The OP cares about working in the US and (possibly) attending HBS. I have provided information showing that Duke is likely to be the better choice considering his career plans. I did not say it was because Duke is a better school. It doesn’t matter if Duke is a better choice because it is located in the US or because it has a basketball coach named Krzyzewski. We’re talking about outcomes. Not the reasons why those outcomes are what they are.
I also never said or implied that OP couldn’t work on Wall Street after attending Cambridge. Just because X is better than Y doesn’t mean Y can’t perform adequately.
Both great schools. Although I do not know for certain, I suspect that “reading economics” at Cambridge is probably a more intense experience than studying at an elite US university (other than those with a narrow focus such as Caltech).
Certainly, the Cambridge University experience will be more focused than studying at Duke. Whether that is good or bad depends upon the OP’s mindset at this time of his life.

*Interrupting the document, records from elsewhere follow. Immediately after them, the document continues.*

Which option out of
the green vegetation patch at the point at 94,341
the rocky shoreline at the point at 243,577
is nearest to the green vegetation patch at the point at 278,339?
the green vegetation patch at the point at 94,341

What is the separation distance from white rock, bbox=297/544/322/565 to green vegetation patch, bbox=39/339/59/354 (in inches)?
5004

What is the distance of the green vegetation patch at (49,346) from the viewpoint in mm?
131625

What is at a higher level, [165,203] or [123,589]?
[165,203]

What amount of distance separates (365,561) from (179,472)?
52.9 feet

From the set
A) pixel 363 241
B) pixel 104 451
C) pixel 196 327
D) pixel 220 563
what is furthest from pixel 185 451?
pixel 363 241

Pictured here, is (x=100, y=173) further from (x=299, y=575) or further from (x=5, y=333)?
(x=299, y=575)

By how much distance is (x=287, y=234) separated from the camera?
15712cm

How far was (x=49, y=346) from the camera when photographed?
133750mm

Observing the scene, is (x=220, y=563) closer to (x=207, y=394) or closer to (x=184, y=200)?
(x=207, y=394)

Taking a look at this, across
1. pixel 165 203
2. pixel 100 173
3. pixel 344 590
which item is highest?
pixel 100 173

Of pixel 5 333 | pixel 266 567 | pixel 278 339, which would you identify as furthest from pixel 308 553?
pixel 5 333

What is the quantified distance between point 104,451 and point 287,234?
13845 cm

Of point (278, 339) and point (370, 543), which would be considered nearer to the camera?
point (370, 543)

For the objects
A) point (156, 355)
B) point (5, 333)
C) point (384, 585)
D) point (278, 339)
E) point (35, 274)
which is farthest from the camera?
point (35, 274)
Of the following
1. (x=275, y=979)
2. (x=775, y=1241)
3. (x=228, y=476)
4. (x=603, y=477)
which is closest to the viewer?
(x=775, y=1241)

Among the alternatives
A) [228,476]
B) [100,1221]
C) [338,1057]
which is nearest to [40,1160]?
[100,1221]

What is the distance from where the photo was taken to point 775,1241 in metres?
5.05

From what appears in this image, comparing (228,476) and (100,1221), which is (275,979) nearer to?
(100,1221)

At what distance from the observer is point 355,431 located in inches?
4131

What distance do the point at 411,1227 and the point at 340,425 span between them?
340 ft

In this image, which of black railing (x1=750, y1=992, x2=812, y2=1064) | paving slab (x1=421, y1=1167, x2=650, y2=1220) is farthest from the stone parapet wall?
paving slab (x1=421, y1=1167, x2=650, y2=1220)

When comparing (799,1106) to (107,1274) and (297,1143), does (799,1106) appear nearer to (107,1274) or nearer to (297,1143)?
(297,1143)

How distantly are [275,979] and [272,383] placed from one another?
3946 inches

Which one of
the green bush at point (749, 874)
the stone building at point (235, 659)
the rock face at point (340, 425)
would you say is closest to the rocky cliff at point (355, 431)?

Since Cambridge is a three year experience & $100,000 cheaper, an option would be to return to the US for a 10 month specialty master’s degree in data analytics, finance or foundations of business. If done in this fashion, then OP could enjoy the job placement benefits of both Cambridge University and of Duke University or another elite US university if wishing to forego a career in academia.
@JenniferClint
let me illustrate what i meant with a simple example, using hypothetical numbers, why simply comparing numbers doesn’t tell you anything informative. Let’s say…
200 Duke graduates apply to Wall Street, 100 get accepted.
20 Cambridge graduates apply to Wall Street, 18 get accepted. (Obviously far fewer Cambridge graduates will have work authorization in the US so far fewer will apply.)
To say “there are 100 Duke graduates on Wall Street and only 18 from Cambridge, therefore Duke is better to get a job on Wall Street” is clearly erroneous, when Duke grads have a 50% success rate but Cam ones a 90% success rate. (and yes the numbers are hypothetical, but I trust you can figure out why I said that simply comparing absolute numbers is meaningless here.)